Reproduce the lines below word for word, leaving out the pictures.
# START OF DATA RECORDS
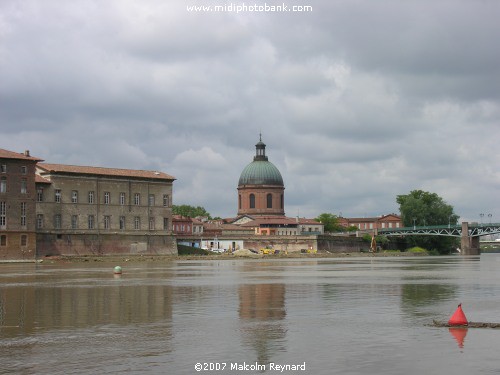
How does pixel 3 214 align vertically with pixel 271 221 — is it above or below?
below

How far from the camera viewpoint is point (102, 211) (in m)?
109

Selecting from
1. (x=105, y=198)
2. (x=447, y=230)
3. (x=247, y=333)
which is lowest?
(x=247, y=333)

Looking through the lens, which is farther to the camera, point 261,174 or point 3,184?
point 261,174

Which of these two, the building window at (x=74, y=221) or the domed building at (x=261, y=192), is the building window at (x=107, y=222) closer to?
the building window at (x=74, y=221)

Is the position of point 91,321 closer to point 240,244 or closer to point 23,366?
point 23,366

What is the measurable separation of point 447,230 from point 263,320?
14486 centimetres

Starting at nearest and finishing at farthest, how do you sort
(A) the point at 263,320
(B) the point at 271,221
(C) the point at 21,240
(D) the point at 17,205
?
1. (A) the point at 263,320
2. (D) the point at 17,205
3. (C) the point at 21,240
4. (B) the point at 271,221

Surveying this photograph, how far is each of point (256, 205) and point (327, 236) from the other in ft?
112

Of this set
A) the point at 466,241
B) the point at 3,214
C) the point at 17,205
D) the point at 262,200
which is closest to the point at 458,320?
the point at 3,214

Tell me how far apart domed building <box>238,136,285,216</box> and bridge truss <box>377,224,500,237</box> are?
26445 millimetres

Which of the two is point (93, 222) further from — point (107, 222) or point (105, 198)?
point (105, 198)

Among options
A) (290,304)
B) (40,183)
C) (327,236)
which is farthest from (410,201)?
(290,304)

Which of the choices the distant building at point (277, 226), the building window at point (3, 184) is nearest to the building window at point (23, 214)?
the building window at point (3, 184)

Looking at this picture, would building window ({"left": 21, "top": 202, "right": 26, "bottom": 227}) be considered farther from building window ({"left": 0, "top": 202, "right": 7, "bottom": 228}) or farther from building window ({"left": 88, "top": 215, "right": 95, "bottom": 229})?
building window ({"left": 88, "top": 215, "right": 95, "bottom": 229})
# END OF DATA RECORDS
**ANSWER TO THE EXERCISE**:
How does pixel 3 214 align vertically with pixel 271 221 — is it above or below?
below

How far from the camera viewpoint is point (102, 211) (in m)?
109

Selecting from
1. (x=105, y=198)
2. (x=447, y=230)
3. (x=247, y=333)
which is lowest?
(x=247, y=333)

Looking through the lens, which is farther to the camera, point 261,174 or point 3,184?
point 261,174

Which of these two, the building window at (x=74, y=221) or the domed building at (x=261, y=192), is the building window at (x=107, y=222) closer to?
the building window at (x=74, y=221)

Is the position of point 91,321 closer to point 240,244 or closer to point 23,366?
point 23,366

What is the measurable separation of point 447,230 from point 263,320?
14486 centimetres

Starting at nearest and finishing at farthest, how do you sort
(A) the point at 263,320
(B) the point at 271,221
(C) the point at 21,240
(D) the point at 17,205
?
1. (A) the point at 263,320
2. (D) the point at 17,205
3. (C) the point at 21,240
4. (B) the point at 271,221

Surveying this photograph, how far is each of point (256, 205) and point (327, 236) from the other in ft?
112

Of this set
A) the point at 466,241
B) the point at 3,214
C) the point at 17,205
D) the point at 262,200
which is closest to the point at 458,320?
the point at 3,214

Tell me how far apart domed building <box>238,136,285,216</box> and bridge truss <box>377,224,500,237</box> are?
26445 millimetres

Which of the two is point (93, 222) further from — point (107, 222) or point (105, 198)?
point (105, 198)

Among options
A) (290,304)
B) (40,183)
C) (327,236)
which is farthest from (410,201)?
(290,304)

Which of the choices the distant building at point (277, 226), the building window at point (3, 184) is nearest to the building window at point (23, 214)?
the building window at point (3, 184)

Looking at this picture, would building window ({"left": 21, "top": 202, "right": 26, "bottom": 227}) be considered farther from building window ({"left": 0, "top": 202, "right": 7, "bottom": 228}) or farther from building window ({"left": 88, "top": 215, "right": 95, "bottom": 229})?
building window ({"left": 88, "top": 215, "right": 95, "bottom": 229})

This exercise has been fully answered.